**GIVEN PASSAGE**
-----

Wednesday, December 30, 2009

Firefox for Debian Stable

It can be difficult labeling an article so that the contents are obvious.  In a way, this applies here, because whilst it is labeled "Firefox for Debian", it could also be labeled "Mozilla for Debian".  During the course of my research for this article, I found that Thunderbird, Sunbird and Seamonkey are equally covered, and so I have chosen to use Firefox as the example.


Debian Stable, Iceweasel and Updates

As many know, Debian have their own version of Firefox in their distribution, called "Iceweasel".  This is fine as far as it goes, however two things get in the way of practical implementation.  First, a number of websites baulk at this "strange" web browser, and also, once a flavour of Debian becomes "stable", no further version updates appear within a package, only security and bug fixes.  The interval between Debian Stable releases normally exceeds a year, and so by the time a new "Stable" release appears, web browsers and email clients can be significantly out of date.


Installation Methods

So, how can we install a fresh and proper Firefox (or Thunderbird / Sunbird / Seamonkey)?  There are several options:
  • Download the source from Mozilla and create an installable package using Checkinstall.  (there is a variation on this that I am investigating that looks very interesting indeed for many uses).
  • Download the binaries from Mozilla and manually install.
  • Use the Ubuntu repositories.
Whilst they each have their advantages, for the moment I want to look at a manual install.  It is easily understood, enables us to learn a lot about how the software is set up within the distribution and provides us with a lot of background information that is useful if we want to make our own installable Debian packages.


Plugin and Profile directories

Whilst it IS possible to use both Iceweasel and Firefox for the same user, it can definitely get messy, as they use the same profile directory - that is, the directory (hidden) in the user's home directory.  The profile directory contains user information, bookmarks, history and add-ons that the user has installed.  For both Firefox and Iceweasel, this directory is:

  .mozilla/firefox      (note: Seamonkey uses    .mozilla/seamonkey)

Now whilst Firefox has it's default plugin directory within the firefox package, Debian has several plugin directories for all Mozilla products where it installs the Debian supplied plugins.  For our purposes, though we really only need concern ourselves with

  /usr/lib/mozilla/plugins



Program Location

The easiest place to put Firefox is within your home directory:

   /home/username/local/firefox

If this is your chosen location, and this is the easiest, then the program is only available to you.

Another place that Debian leaves alone, is

  /opt

I had a brief flirtation with this as a place to put programs, however the traditional location has won out for a number of good reasons.

  /usr/local

To find out why, open a terminal and type  "   $PATH  "  ... notice that "/usr/local/bin" is the first in the queue for executable status?

To be more precise ....

-----

**WORK REQUEST 1**
Summarize the Firefox for Debian post in two sentences.
**WORK REQUEST 2**
Please carry on the Firefox for Debian post from its last line.
The lines after this point come from a different source.

-----

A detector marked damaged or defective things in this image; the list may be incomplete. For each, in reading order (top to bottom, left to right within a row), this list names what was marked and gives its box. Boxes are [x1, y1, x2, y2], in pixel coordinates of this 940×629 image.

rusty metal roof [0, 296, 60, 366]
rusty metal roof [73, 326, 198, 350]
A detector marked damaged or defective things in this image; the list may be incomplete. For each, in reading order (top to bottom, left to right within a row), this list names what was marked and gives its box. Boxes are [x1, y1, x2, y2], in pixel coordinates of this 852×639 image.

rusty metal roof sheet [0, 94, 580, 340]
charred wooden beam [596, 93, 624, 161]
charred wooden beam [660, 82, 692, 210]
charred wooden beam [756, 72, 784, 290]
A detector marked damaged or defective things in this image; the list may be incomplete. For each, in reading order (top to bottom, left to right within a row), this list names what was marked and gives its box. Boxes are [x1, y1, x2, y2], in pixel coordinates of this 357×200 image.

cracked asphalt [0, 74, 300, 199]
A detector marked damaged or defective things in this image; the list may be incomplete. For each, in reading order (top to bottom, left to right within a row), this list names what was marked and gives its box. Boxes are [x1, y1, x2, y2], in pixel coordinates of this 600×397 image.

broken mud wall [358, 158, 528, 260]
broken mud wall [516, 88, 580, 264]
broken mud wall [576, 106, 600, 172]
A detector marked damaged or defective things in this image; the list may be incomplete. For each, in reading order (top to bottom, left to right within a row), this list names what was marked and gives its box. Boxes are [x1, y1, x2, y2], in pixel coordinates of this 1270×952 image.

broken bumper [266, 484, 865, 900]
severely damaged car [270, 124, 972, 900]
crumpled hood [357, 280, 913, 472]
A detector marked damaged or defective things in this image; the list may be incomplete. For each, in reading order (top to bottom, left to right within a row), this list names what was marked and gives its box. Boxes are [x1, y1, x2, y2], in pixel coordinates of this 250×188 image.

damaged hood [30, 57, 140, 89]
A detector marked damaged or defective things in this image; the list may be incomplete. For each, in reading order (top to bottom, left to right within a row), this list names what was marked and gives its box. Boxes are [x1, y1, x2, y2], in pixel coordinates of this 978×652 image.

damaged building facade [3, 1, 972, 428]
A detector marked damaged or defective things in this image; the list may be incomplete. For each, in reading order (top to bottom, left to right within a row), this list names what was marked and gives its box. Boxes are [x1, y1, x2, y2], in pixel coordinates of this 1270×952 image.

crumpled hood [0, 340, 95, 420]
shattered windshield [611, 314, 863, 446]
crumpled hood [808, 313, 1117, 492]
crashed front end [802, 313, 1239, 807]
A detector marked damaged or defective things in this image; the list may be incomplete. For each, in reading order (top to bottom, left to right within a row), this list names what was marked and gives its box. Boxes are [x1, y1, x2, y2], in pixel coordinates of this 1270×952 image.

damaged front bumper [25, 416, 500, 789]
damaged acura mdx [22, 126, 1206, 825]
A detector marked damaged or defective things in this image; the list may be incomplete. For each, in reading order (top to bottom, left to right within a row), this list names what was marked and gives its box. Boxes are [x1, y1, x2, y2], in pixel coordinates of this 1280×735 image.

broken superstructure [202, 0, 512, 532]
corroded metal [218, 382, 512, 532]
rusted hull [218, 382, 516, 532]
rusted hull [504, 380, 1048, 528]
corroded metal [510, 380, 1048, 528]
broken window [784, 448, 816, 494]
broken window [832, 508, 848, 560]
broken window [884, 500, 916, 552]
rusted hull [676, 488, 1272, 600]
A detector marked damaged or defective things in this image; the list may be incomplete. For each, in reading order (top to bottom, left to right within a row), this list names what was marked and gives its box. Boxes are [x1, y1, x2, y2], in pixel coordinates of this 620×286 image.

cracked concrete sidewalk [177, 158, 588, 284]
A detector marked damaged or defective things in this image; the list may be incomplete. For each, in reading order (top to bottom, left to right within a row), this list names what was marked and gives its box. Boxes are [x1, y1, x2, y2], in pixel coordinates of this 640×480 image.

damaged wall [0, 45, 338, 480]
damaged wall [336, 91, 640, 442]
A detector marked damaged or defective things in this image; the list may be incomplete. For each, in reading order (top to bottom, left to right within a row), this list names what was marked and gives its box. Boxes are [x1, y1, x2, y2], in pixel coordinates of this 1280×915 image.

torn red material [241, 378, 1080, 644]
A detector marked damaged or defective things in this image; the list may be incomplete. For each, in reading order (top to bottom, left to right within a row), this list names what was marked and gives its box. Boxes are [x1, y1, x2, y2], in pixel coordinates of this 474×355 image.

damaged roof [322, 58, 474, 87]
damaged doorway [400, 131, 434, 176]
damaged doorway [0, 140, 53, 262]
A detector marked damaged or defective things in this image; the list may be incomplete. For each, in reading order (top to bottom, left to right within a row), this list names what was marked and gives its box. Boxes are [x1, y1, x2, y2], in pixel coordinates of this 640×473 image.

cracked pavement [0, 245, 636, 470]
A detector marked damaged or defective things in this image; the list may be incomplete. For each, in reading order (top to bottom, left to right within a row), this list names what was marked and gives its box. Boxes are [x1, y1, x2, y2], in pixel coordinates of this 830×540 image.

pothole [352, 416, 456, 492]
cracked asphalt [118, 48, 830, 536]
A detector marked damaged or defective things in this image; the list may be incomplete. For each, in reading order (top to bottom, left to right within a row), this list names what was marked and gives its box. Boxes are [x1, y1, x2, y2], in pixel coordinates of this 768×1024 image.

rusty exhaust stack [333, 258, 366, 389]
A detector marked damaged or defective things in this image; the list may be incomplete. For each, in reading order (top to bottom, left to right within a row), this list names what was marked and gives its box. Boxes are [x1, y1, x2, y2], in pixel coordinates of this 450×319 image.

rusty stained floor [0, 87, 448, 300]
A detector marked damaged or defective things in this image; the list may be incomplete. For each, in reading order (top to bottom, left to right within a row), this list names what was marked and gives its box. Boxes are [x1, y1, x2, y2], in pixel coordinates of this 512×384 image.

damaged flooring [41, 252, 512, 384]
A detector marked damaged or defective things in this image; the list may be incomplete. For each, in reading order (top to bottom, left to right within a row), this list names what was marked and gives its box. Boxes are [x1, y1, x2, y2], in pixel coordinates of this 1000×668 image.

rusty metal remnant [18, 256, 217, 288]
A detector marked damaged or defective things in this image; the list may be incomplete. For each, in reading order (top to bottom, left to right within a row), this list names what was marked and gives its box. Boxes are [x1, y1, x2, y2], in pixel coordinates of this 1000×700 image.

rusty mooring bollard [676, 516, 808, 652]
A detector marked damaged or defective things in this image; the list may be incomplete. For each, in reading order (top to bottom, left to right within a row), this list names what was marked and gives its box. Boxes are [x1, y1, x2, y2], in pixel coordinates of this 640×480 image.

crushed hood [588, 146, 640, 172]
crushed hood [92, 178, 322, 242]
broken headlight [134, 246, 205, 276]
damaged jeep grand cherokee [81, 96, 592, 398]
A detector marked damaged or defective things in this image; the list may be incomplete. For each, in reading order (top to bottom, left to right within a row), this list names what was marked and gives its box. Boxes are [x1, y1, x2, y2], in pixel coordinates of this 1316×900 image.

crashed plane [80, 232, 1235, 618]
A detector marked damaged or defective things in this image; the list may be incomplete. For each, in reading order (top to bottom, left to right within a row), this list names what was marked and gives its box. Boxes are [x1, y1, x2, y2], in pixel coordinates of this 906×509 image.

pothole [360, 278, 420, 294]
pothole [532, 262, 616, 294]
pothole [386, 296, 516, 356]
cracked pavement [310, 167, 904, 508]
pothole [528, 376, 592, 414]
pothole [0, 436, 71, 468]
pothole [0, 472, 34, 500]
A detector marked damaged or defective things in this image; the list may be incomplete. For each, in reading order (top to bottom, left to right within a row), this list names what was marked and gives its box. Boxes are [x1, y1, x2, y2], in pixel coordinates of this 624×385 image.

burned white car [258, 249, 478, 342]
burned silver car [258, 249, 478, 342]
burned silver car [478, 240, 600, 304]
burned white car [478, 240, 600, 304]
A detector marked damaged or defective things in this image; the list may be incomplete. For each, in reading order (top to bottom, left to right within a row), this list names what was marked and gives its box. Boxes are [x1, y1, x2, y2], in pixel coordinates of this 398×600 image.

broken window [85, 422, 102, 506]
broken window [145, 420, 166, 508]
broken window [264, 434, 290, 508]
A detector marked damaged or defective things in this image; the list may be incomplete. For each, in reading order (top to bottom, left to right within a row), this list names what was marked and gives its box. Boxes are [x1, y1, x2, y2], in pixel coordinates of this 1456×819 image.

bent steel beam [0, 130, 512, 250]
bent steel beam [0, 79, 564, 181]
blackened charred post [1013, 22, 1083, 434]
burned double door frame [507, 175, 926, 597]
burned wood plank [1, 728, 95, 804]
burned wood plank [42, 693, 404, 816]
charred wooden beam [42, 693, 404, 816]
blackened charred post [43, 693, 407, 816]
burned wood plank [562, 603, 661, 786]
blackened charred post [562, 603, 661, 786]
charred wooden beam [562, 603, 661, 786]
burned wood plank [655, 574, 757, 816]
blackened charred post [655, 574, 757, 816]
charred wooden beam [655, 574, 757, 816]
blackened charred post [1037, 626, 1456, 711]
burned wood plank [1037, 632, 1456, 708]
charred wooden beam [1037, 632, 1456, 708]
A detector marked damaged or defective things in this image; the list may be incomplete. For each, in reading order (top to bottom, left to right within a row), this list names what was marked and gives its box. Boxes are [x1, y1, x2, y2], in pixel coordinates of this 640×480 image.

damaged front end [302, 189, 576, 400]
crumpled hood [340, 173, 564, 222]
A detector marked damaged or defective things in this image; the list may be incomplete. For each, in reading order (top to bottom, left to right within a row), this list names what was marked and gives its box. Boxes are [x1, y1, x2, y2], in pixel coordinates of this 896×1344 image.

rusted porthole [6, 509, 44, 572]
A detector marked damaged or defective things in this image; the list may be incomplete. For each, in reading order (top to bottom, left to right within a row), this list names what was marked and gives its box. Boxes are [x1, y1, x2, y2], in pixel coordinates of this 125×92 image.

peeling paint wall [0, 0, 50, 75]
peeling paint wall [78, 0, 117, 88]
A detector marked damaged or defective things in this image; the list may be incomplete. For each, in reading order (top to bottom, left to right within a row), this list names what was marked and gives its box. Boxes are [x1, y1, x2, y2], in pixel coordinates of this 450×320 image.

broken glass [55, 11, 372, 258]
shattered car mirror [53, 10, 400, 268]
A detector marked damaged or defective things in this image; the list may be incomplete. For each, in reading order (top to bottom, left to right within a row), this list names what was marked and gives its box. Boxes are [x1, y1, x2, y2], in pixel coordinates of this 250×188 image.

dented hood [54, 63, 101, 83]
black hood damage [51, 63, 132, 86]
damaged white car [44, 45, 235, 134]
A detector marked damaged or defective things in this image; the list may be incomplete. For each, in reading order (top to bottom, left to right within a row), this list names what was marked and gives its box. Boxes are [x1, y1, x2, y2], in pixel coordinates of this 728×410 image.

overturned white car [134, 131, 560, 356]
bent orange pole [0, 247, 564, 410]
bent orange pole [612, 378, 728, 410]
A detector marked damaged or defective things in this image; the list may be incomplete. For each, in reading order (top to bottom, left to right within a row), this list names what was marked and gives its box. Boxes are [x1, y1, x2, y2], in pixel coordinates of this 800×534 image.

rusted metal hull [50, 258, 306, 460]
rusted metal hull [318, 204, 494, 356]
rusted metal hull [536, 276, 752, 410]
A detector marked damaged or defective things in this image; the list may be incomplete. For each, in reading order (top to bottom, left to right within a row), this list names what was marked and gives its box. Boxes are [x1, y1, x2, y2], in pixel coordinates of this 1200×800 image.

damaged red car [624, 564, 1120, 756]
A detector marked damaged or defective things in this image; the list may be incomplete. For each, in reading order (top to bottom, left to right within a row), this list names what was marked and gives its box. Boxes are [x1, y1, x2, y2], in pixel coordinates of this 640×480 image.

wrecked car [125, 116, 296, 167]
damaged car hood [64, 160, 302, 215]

-----

**TASK RESPONSE 1**
Debian ships its own version of Firefox called Iceweasel, but some websites balk at it, and Debian Stable packages get only security and bug fixes, so browsers can be significantly out of date by the next Stable release. Of several ways to install a fresh Firefox, the author looks at a manual install, noting that Firefox and Iceweasel share the .mozilla/firefox profile directory, that /usr/lib/mozilla/plugins is the plugin directory to consider, and that the traditional /usr/local location has won out for the program.

**TASK RESPONSE 2**
/usr/local/share/applications


Firefox - Manual Install

Download the latest Firefox from here:

http://www.mozilla.com/en-US/firefox/personal.html

you will have a file similar to this:

firefox-3.5.6.tar.bz2

Assuming it is in your home directory, then open a root terminal from the Applications>Accessories menu and executing from the same directory as the tarball is:

# tar -xvjf firefox-3.5.6.tar.bz2 /usr/local/share/applications

you will now have a directory "firefox" like so :
/usr/local/share/applications/firefox

we now have to put a link to the firefox executable script in /usr/local/bin and link up the plugin direcories.

debian:/# ln -sf /usr/local/share/applications/firefox/firefox /usr/local/bin/firefox 

debian:/# rm -rf /usr/local/share/applications/firefox/plugins
debian:/# ln -s /usr/lib/mozilla/plugins /usr/local/share/applications/firefox

Now, if you open a terminal, you should be able to:

$ firefox

and run firefox.

Finally, remove iceweasel either with synaptic or apt / aptitude.

All you have to do now is to add Firefox to your Gnome menu system / Debian menu system or place a launcher on the desktop.  I'll leave doing that for another post, as this one is long enough already.

Thursday, December 10, 2009

Building a Debian Squeeze System - Part 1

My Daughter's computer died a few days ago.  It was about 5 years old, so we replaced it with one that was more suitable to her current needs, but then we were left with what was basically a good machine.  It was easily repairable, needing only a new Hard Disk drive, and co-incidentally, a friend of ours needed a machine that was an improvement on what she had.

From there was born the idea of resurrecting our dead machine.  It was a Pentium 4 2.8 with a Gigabyte of memory, nVidia 5200 video, Floppy disk, Firewire and two DVD R/W drives. 

First step was to buy a new sata hard disk.  500Gig for $75 seemed pretty cheap.  After that was installed, I booted the machine with "Parted Magic" from CD and partitioned and formatted the drive to a 40 gig "root" partition, a 4 gig swap and the remainder to "home".  Parted Magic is just a great utility distribution with some very useful tools and easy to use.

Next, I booted up with Debian's "netinstall" cd for the "testing" branch, "Squeeze".  The installation procedure is identical to Lenny, and an excellent "how-to" for installing Debian Lenny is here - http://www.howtoforge.com/the-perfect-desktop-debian-lenny .  In my case, the end result was booting to the command line, rather than the Gnome Display Manager (although boot time was amazingly fast).  Easily dealt with though - after logging in, just type "startx" and you are away.

However .....

There is a better way if you want to boot into a graphical environment (remembering that there are several ways to fix this). 
  • Boot as normal and log in as the normal user  ( $ ).
  • Type "su" at the "$" prompt to become the superuser ( # ) and give the root password when asked for it.
  • Type "aptitude install gdm" at the # prompt - a number of packages will now be downloaded and installed on your system.
  • Type "reboot" at the # prompt again.
You'll now boot into a graphical display.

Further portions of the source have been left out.